The Bank for International Settlements (BIS), the Hong Kong Monetary Authority (HKMA), and the Bank of Israel have demonstrated the feasibility of a secure retail central bank digital currency (rCBDC), according to an update shared on September 12.
A joint experiment coordinated by the Bank for International Settlements called “Project Sila” has reportedly shown that rCBDC is able to provide the benefits of fiat currency without compromising cybersecurity, user privacy, and accessibility.
The Sila project benefited from the Central Bank of Israel’s ongoing work on the digital shekel and a case study conducted by the Hong Kong Monetary Authority on the potential for creating an electronic Hong Kong dollar.
Benedikt Nolenz, head of the BIS Innovation Center in Hong Kong, noted that the joint venture introduced a new intermediary system for central bank digital currencies called “Access Enabler.”
According to Nolens, Access Enabler mitigates liquidity and settlement concerns by not holding users’ rCBDC tokens on its balance sheet. Nolens also said that the feature should lower the operating costs of blockchain-based payment services.
Howard Lee, executive vice president of the Monetary Authority, said the Sila project could help advance Hong Kong’s progress on government-issued digital currency.
Apex banks from other countries will benefit from Sila’s results in building their own CDBD infrastructure and ecosystem, Li added.
The project proved the feasibility of the model we had in mind. If central bank money is to become digital, cybersecurity is key, and the project has provided an opportunity to discuss and study the cybersecurity elements of central bank digital currencies with our partners.
Andrew Abir, Deputy Governor of the Bank of Israel
Central bank digital currencies around the world
Central bank digital currencies are digital representations of fiat currencies issued by sovereign governments or central banks. This concept dates back to approximately 1985 and was mentioned in a financial paper written by James Tobin.

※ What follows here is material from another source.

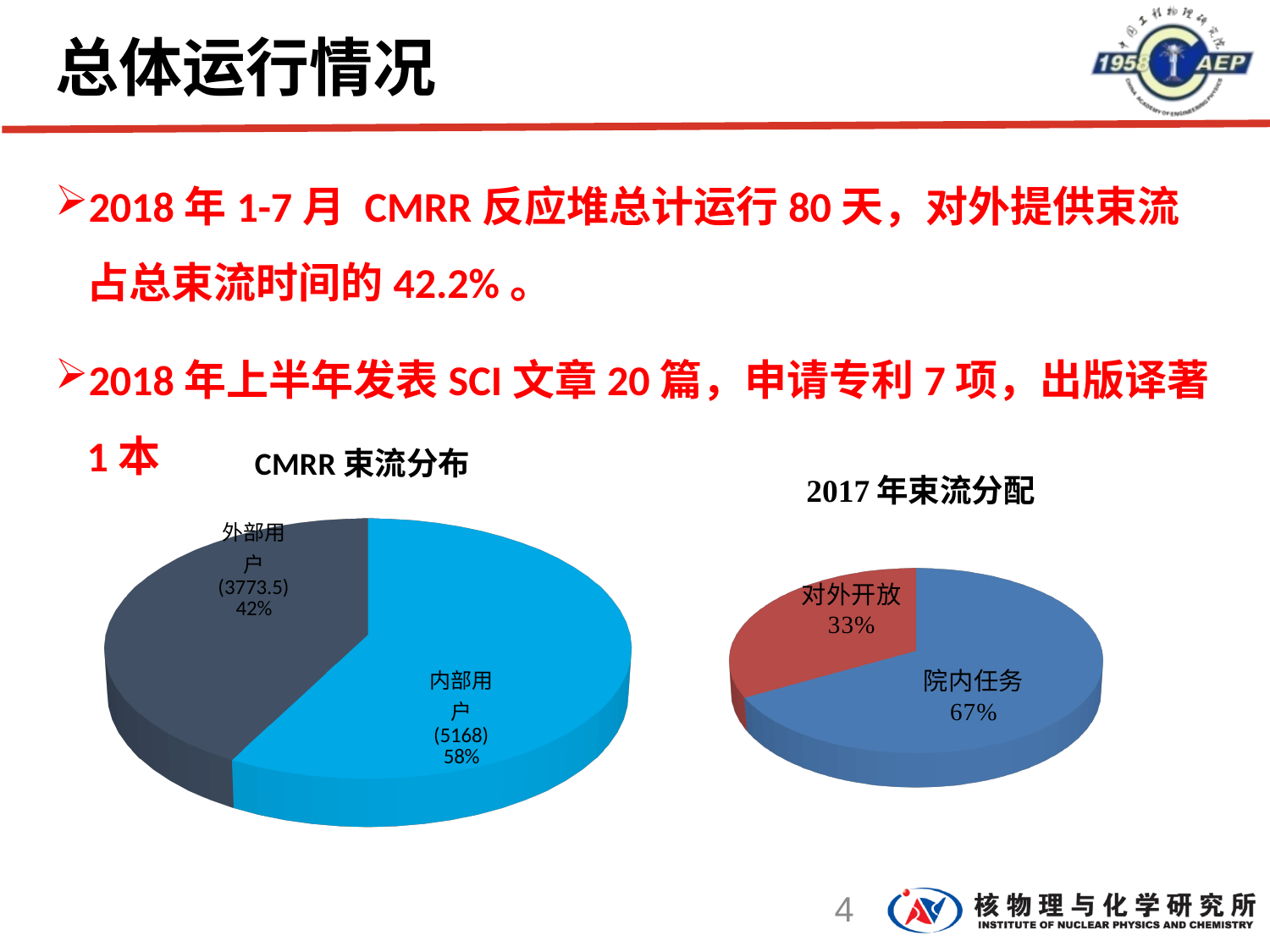
In the 'CMRR 束流分布' chart, what share of the pie does 外部用户 take? 42% In the 'CMRR 束流分布' chart, which slice is larger, 内部用户 or 外部用户? 内部用户 In the 'CMRR 束流分布' chart, what share of the pie does 内部用户 take? 58% In the '2017 年束流分配' chart, which slice is the largest? 院内任务 In the 'CMRR 束流分布' chart, what value is shown for 内部用户? 5168 What is the title of the pie chart on the right of the slide? 2017 年束流分配 What kind of chart is the 'CMRR 束流分布' chart on the left? pie chart In the 'CMRR 束流分布' chart, what value is shown for 外部用户? 3773.5 In the '2017 年束流分配' chart, what share of the pie does 对外开放 take? 33% In the 'CMRR 束流分布' chart, what is the difference between the 内部用户 value and the 外部用户 value? 1394.5 How many slices does the 'CMRR 束流分布' chart have? 2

US policymakers, such as Republican Representative French Hill, remain strongly opposed to retail central bank digital currencies, citing broad risks to the US financial system.

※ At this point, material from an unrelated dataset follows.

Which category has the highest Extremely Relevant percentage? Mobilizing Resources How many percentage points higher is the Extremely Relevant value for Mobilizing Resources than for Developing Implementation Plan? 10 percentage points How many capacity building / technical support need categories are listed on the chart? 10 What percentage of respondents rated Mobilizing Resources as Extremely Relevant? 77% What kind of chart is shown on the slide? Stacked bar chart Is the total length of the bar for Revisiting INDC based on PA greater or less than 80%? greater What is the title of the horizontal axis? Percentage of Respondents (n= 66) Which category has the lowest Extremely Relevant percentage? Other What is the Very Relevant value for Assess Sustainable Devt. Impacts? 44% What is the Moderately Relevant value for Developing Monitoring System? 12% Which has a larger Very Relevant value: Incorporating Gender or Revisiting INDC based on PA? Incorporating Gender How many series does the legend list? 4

Federal Reserve Governor Michelle W. Bowman echoed similar statements in April 2023 and said that potential concerns about central bank digital currencies outweigh the benefits.
Countries such as China, Jamaica and Nigeria have launched their own central bank digital currencies despite arguments that government-controlled virtual currencies go against the purpose of cryptocurrencies and decentralized finance (defi), which is to provide near-instant value exchange without the need for central oversight.